En el último tiempo, el proceso mismo de globalización ha incrementado la necesidad de promover medidas cuyos objetivos consisten en reducir la desigualdad socioeconómica entre las regiones y las ciudades. Actualmente, estas medidas se agrupan bajo el término políticas de desarrollo territorial o, simplemente, política territorial, y forman parte fundamental de una visión de desarrollo regional.

Las políticas regionales se enfocan a todos los sectores, desde los más ricos hasta los más pobres. El objetivo no es atraer inversiones a las regiones pobres mediante subsidios y otros beneficios para los inversionistas, sino asegurar que todas las regiones sean capaces de maximizar sus capacidades de desarrollo (desarrollo endógeno). Para alcanzar este objetivo, es crucial aprovechar al máximo las ventajas de una región, el potencial poder de arrastre de sus ciudades y el desarrollo de nuevos activos.

No se trata desde luego de suspender la asistencia y compensación a las regiones más pobres que reciben fondos de “equalización” financiera, sino de generar vínculos y enlaces funcionales entre las regiones que avanzan a un ritmo mayor y aquellas que presentan más problemas. Otro eje de esta visión del desarrollo regional es la necesidad de involucrar a todos los miembros de la comunidad en las decisiones principales, en lugar de restringirla a las autoridades locales. Este apoyo local es la mejor forma de garantizar que los problemas sean identificados de manera acertada, que las soluciones propuestas sean eficaces y factibles y que las prioridades se establezcan de manera correcta.

La competitividad nacional depende cada día más de las fortalezas y debilidades de las economías regionales y del modo en que interactúan los territorios subnacionales. Las posibilidades de sinergia se pueden identificar fácilmente, así como la gestión y las actividades se pueden planificar mejor en los niveles locales y regionales. Las interacciones entre economía, ambiente y sociedad, que determinan la posibilidad de un desarrollo sostenible, no son uniformes en el espacio.

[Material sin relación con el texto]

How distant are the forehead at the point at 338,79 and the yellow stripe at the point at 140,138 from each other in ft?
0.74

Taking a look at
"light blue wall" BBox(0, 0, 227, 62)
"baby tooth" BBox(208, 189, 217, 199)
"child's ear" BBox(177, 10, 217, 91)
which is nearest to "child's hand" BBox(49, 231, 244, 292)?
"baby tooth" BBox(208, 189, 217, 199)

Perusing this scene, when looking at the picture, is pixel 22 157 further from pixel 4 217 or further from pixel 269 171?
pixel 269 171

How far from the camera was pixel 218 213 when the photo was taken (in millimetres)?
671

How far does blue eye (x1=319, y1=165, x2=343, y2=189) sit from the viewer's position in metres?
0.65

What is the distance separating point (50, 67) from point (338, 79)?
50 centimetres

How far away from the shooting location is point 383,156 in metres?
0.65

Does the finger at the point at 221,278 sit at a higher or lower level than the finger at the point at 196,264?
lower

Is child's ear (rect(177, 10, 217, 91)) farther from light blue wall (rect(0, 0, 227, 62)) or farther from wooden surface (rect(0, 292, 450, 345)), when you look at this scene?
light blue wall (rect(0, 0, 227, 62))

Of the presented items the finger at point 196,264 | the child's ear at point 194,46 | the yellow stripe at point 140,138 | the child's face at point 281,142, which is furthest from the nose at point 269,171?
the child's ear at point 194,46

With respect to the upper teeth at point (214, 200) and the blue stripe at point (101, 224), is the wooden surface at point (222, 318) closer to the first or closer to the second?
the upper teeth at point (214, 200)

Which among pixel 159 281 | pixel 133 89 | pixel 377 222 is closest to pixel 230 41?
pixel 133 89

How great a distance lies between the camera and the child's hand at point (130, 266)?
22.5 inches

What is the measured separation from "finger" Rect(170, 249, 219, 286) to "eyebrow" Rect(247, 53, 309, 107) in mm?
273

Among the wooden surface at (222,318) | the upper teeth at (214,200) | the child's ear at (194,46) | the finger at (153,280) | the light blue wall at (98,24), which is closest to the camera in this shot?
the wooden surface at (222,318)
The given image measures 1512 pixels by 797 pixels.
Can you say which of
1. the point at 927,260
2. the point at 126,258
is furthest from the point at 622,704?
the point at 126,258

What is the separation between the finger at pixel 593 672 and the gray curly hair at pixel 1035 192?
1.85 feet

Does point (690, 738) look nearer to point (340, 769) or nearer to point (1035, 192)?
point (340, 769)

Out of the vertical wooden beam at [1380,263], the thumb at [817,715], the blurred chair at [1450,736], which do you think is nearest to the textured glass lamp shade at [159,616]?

Dos lecciones se nos imponen como evidencias para orientarnos en estos momentos de cambio. La primera es que la gente, el pueblo, los ciudadanos se opondrán a cualquier transformación que pretenda realizarse sin ellos o al margen de ellos. La segunda es que el cambio al que aspiran esos mismos pueblos busca bienestar pero también clama por identidad. Los ciudadanos del mundo también lo quieren ser de su localidad, pueblo, barrio, villorrio.

Santiago de Chile, febrero de 2004


Gustavo Gordillo de Anda
Subdirector General y Representante
Regional para América Latina y el Caribe


[1] de Janvry, A., Sadoulet, E. y Fafchamps, M. 1989. Agrarian structure, technological innovations and the State. En P. Bardhan, ed., The economic theory of agrarian institutions. Oxford, Clarendon Press.
[2] De la experiencia del Programa Especial para la Seguridad Alimentaria de la FAO en América Latina, surge un conjunto de actividades que siguen una secuencia ordenada y sirven de base para el análisis de las restricciones: revisión del material secundario y de experiencias anteriores, formulación de un plan de acción que favorezca la participación, análisis en varios niveles (local, regional, nacional); formulación de estrategia del proyecto; desarrollo de un marco de lógico e indicadores, y establecimiento de una sistema de evaluación y supervisión.